New PPC boss backs flexibility for much-delayed CAT system

The newly appointed chief official at PPC, the Public Power Corporation, Manolis Panagiotakis, has expressed his support for a new CAT (Capacity Availablity Tickets) system that would reward power stations offering flexibility to the grid, such as natural gas-fueled and hydropower stations.

The new PPC chief’s approach, expressed during a parliamentary committee, could help push ahead the new CAT system, one of the local electricity market’s biggest pending issues.

The latest payment model decided on by RAE, the Regulatory Authority for Energy, following public consultation procedures, as well as following an agreement between the previous administration’s energy ministry and European Commission energy-sector officials, foresees an annual cost reduction of over fifty percent and compensation for power stations offering flexibility to the grid, not sufficiency.

The local electricity market’s previous mechanism, whose validity expired at the end of 2014, rewarded power stations based on sufficiency, or assurance of power supply to the grid even during the most challenging of circumstances, such as in cases of drought, cloudy weather, windless conditions, and technical faults. This system compensated PPC’s lignite-fired, hydropower, and natural gas-fueled stations, as well as natural gas-fueled stations operated by independent electricity producers. Its cost reached 570 million euros, annually, with PPC receiving 400 million euros and independent producers the other 170 million euros.

The need to support flexibity in power production has emerged as a result of the increased penetration of renewable energy source (RES) supply, especially photovoltaic and wind-park facilities, and the subsequent need to cover considerable inconsistencies in production as a result of unpredictable weather patterns. Flexibility offers overall production the ability to increase or decrease production depending on the grid’s requirements.

An informal agreement between Greece’s previous administration and the European Commission allowed for a ten-month transitional period for the new CAT system, from January 1 to October 31, 2015, and 187 million euros in payments for stations providing flexibility.
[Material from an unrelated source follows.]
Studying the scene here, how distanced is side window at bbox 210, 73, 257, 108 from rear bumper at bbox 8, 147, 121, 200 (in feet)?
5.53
Based on this model, PPC’s natural gas fueled and hydropower stations, as well as independent natural gas fueled stations, would have received a total of 187 million euros – PPC entitled to 104 million euros and the independent producers the other 83 million euros. According to the plan, an auction system would replace the transitional period as a permanent mechanism, beginning November 1.

However, now well into the month of April, procedures leading to the ten-month transitional period’s implementation have yet to be completed.